How should a CPU handle sub-routine calls internally? One approach would be to store the program counter address of the sub-routine call and on reaching the end of the sub-routine return control to the program counter address 'plus one'. Alternatively the CUP could store the program counter address 'plus one' and use that to reload the program counter address at the end of the routine. But what happens if neither approach is used and how to fix it?

Marconi Instruments, circa 1983

The Advanced Systems Group had produced a specialist CP board for controlling a high-speed digital test set. The board was of multi-layer construction and the designer had spent a lot of time checking his work before the board went to fabrication. Given the nature of the business there was little margin for error as the first production batch of boards was earmarked for development, demonstrator and first customer applications. Failure was not an option!

To assist the Advanced Systems Group a crack commissioning team had been assembled. In part that was to relieve ASG from doing its own development but also to tap into the considerable experience of the commissioning engineers. (As an aside a Service Department technician once complained about the status accorded to the Commissioning Engineers. It was pointed out to him that at least he had the assurance that the equipment that he was called out to fix at worked at least once. For the commissioning team there was no such assurance: Had the equipment been put together correctly? Had it been built correctly? Had it been designed correctly? Far too often the later was often not the case)..
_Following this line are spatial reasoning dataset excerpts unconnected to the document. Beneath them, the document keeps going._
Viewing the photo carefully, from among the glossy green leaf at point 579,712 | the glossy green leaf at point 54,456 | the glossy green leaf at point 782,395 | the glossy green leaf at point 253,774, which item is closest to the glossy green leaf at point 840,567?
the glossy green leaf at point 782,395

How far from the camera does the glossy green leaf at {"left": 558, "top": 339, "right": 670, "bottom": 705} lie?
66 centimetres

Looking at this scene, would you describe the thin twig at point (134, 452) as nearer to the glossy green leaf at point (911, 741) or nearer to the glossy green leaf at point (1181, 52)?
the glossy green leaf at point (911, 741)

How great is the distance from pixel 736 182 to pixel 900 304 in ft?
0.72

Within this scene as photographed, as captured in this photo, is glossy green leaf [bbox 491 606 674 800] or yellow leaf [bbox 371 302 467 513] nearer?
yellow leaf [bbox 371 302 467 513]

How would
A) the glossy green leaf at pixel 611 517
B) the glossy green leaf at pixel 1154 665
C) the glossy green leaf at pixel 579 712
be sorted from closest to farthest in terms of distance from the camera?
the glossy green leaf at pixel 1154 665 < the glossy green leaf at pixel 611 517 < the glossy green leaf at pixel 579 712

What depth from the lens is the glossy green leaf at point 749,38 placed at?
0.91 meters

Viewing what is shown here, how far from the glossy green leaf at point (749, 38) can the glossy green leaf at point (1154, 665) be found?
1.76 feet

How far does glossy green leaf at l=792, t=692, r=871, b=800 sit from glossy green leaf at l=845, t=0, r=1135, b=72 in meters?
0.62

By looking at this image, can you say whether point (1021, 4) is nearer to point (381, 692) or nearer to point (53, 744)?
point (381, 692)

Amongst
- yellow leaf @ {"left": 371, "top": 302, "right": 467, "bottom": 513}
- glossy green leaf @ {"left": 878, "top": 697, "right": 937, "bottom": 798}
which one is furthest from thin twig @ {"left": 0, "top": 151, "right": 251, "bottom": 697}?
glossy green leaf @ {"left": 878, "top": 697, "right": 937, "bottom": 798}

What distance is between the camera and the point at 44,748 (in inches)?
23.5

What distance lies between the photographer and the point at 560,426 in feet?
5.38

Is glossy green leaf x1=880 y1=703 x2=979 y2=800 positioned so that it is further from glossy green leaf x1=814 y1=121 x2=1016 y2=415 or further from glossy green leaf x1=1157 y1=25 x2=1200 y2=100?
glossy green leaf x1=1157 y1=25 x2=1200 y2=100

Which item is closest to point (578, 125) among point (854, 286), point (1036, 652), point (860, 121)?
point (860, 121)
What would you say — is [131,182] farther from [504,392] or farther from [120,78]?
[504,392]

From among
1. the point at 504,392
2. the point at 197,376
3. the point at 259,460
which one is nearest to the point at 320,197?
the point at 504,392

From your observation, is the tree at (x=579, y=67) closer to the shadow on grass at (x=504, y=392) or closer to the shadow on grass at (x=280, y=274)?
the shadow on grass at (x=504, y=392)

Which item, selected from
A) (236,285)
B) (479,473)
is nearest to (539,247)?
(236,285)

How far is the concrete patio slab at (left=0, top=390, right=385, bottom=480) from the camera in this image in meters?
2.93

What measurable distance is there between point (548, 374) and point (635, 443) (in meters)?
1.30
Step by step the board was put through its paces. All went fine until the sub-routine test, at which point the board got stuck in an infinite loop. It turned out that the board had been designed to store the calling program counter address and then to use that stored value as the return call address, i.e. it went back to where it came from which promptly made another call to the sub-routine that had just been completed. When the designer was told of this fault he was in shock. The hope had always been that the commissioning team would just pick up and clear manufacturing errors, solder bridges and the like.

How to fix it? Once the designer had stopped screaming it was suggested to him that the track be cut leading to the lowest address bit line and that line be 'tied up' with a resistor to 'force' a logic high. All that was then needed was to ensure that all sub-routine calls were made from 'even' addresses, the new return address now always being  forced to be the next higher 'odd' address. Of course that meant that the program compilation stage had to slip in the odd NOP (No Operation) code to make things right. NOPs in old programs were invariably there for a purpose!